Given our invidious predilection, strive to avoid wine embarrassment. Few people are more pathetic than fops who fumble fine points of their snobbery. Thus, hints on avoiding wine faux pas:
• All that is bubbly is not Champagne. Most bubbly wines are not Champagne. Champagne is sparkling wine produced in Champagne region of France using strictly prescribed techniques and sold at nose-bleed prices. Erase Champagne from your vocabulary, even when wine really is Champagne. “Sparkling” sounds more 21st century anyway and applies to any wine with bubbles.
• Never say you prefer “dry red wines.” Almost every red wine is dry, and reds that are not dry are abominations unto God. When red wine tastes sweet, the sensation likely is caused by super-ripe fruit, fooling your palate. If you dislike such wines, simply say: “I appreciate less fruit-forward efforts.”
• Don’t judge wine by color. Don’t say: “I will never drink rosé” or “I abhor whites.”Maybe you only enjoy red. Fair enough. That means you have not enjoyed delicious Tavel (rosé) from southern Rhône or Pouilly-Fuissé (chardonnay) from Burgundy. You would be a better person if you experimented in the refulgent rainbow of wine delights, but if you insist to resist, don’t broadcast your existential failure.
• Don’t judge wine by price. Yes, there is tangental correlation between price and quality, but plenty of plonk is priced high, plenty of wonderful is affordable. Judge wine by pleasure it provides. In today’s tsunami of wine, there is a flood of value-focused delights. Your palate, not your pocketbook, matters.

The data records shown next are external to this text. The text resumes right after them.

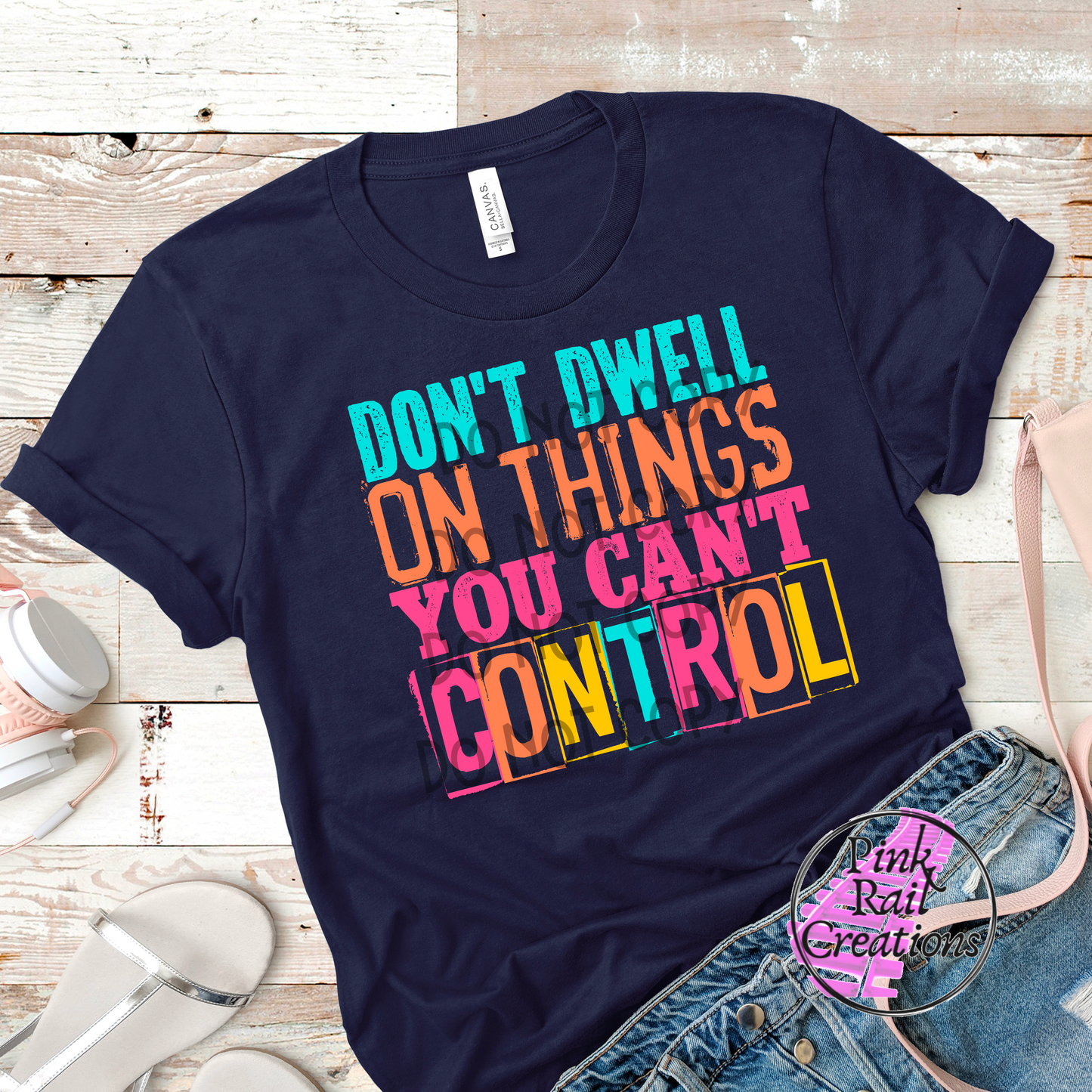 D-02 Don't Dwell On Things You Can't Control Completed Tee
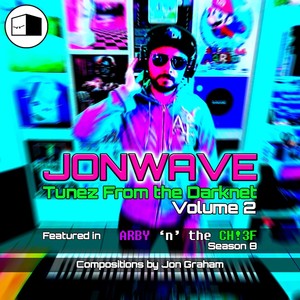 JonWave: Tunez from the Darknet, Vol. 2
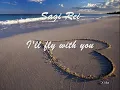 Sagi Rei - I' ll fly with you (DEDICA)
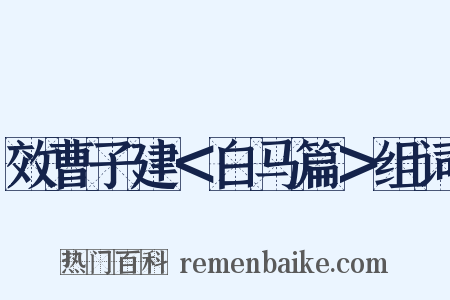 效曹子建＜白马篇＞组词是什么意思的图片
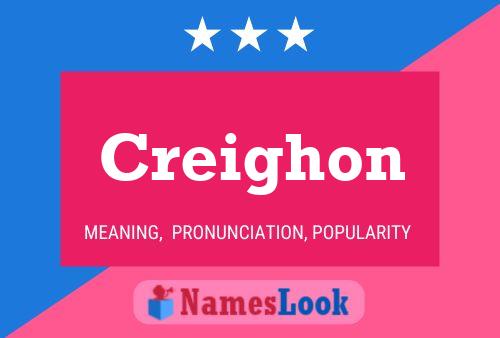 Creighon Name Poster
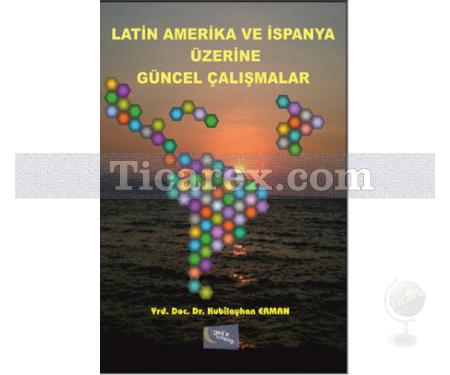 Latin Amerika ve İspanya Üzerine Güncel Çalışmalar | Kubilay Erman - Resim 1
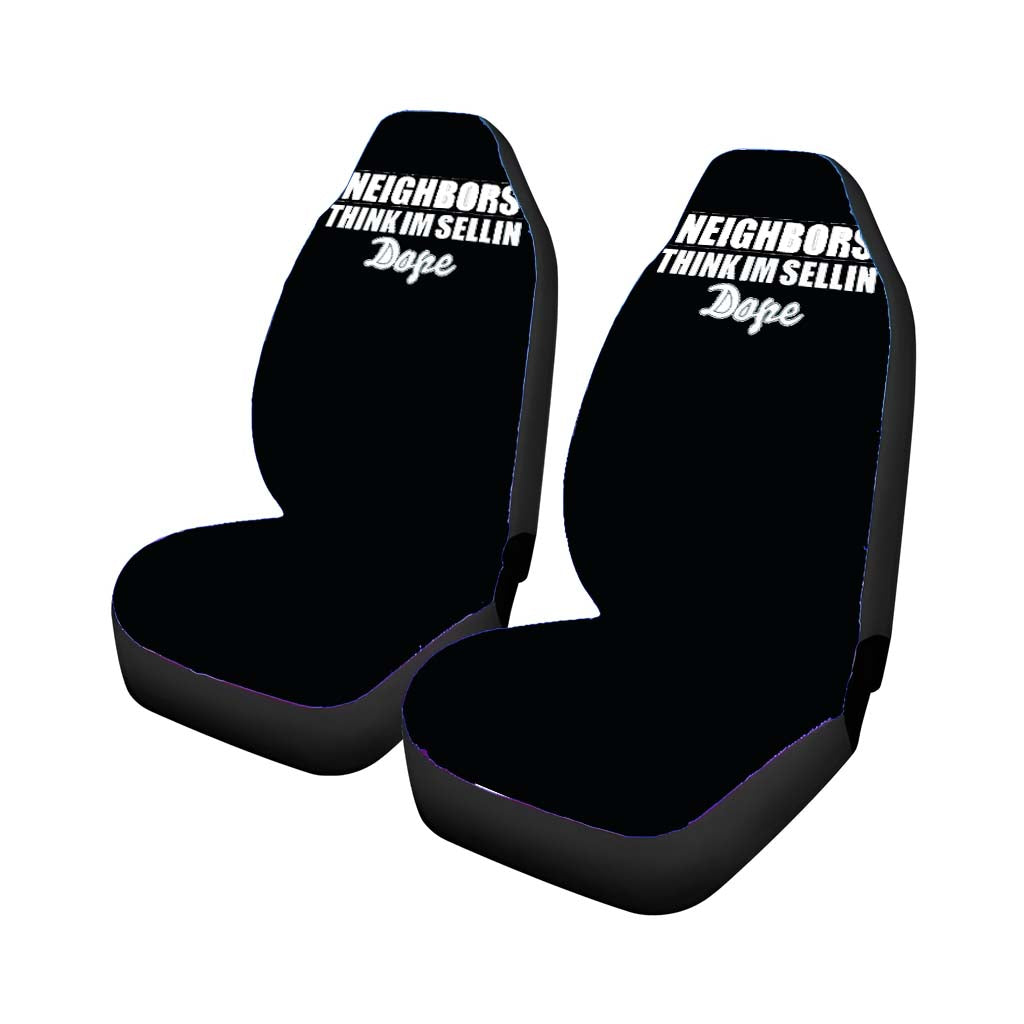 Neighbors Think I'M Sellin Dope Gtt Car Seat Covers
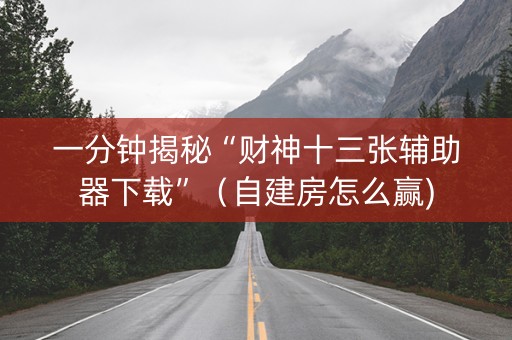 一分钟揭秘“财神十三张辅助器下载”（自建房怎么赢)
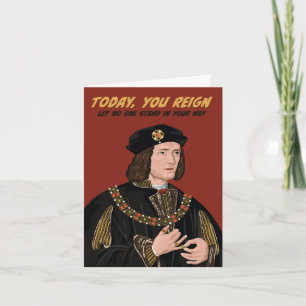 Richard III Today You Reign Birthday Card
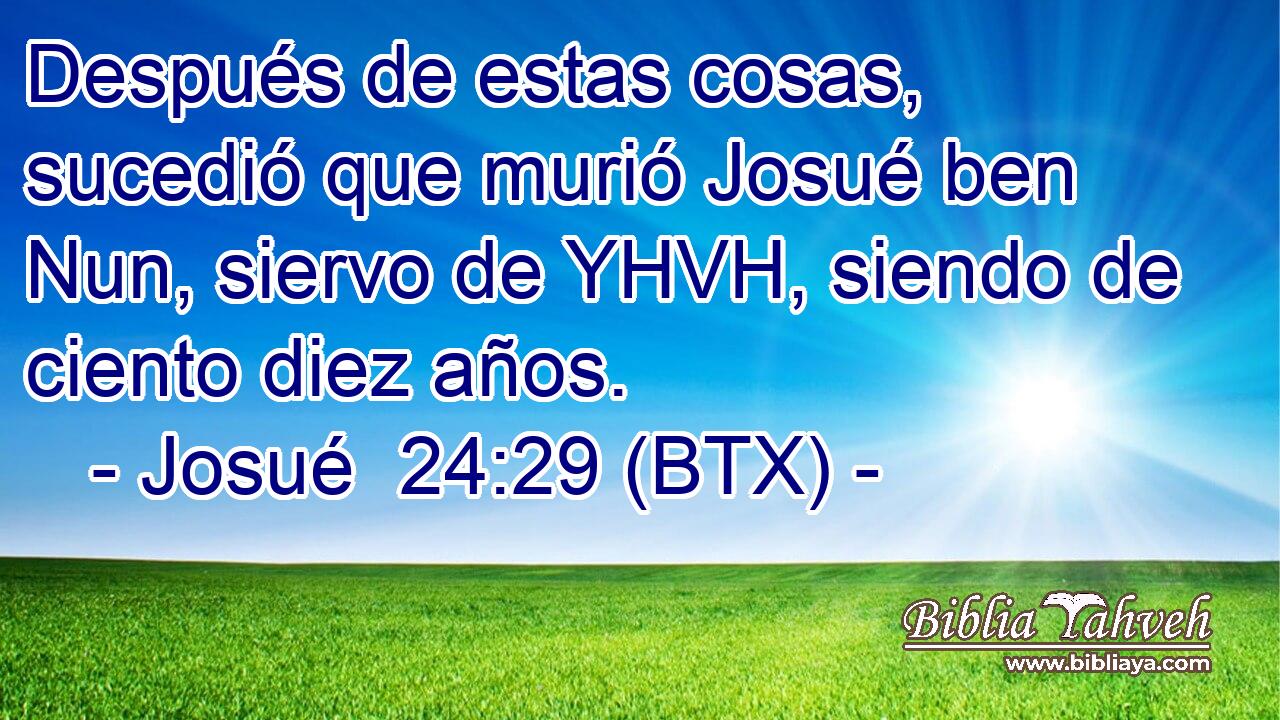 Después de estas cosas, sucedió que murió Josué ben Nun, siervo de YHVH, siendo de ciento diez años.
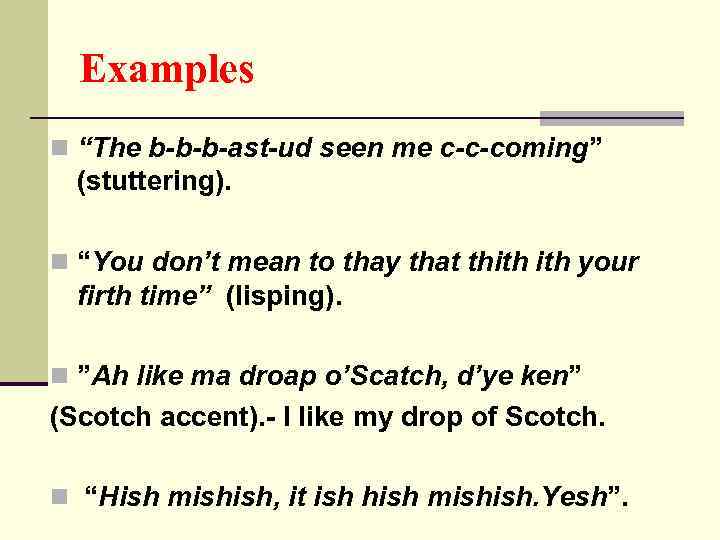 Examples n “The b-b-b-ast-ud seen me c-c-coming” (stuttering). n “You don’t mean to thay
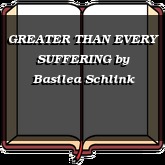 GREATER THAN EVERY SUFFERING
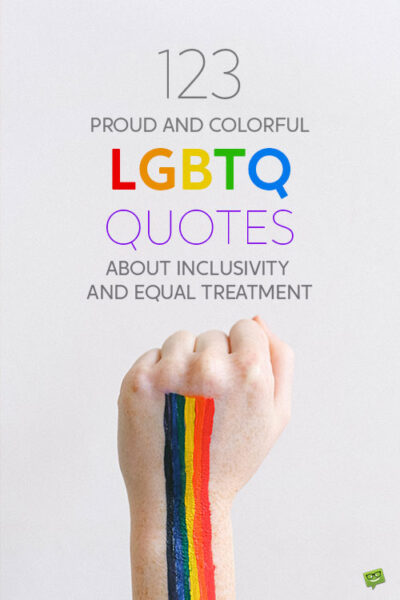 123 Proud and Colorful LGBTQ Quotes About Inclusivity and Equal Treatment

• Don’t sniff the cork. It tells you nothing about the wine, but it tells others you are a philistine.
• Don’t comment about a wine’s “legs.” Wine legs have no connection to quality. Praise the wine server’s physique if you feel compelled to comment on anatomy.
• Don’t disdain merlot. “Sideways” made merlot passé and pinot noir the next big thing. That was a decade ago; the Zeitgeist has moved on. Merlot can be magnificent, no matter what Miles Raymond (a fictional character, by the way) asserts. Don’t base your taste on old movies.
Last round: When I bring you a mimosa to start the day, I anticipate compliments, not “forget whatever is on your mind, mister.”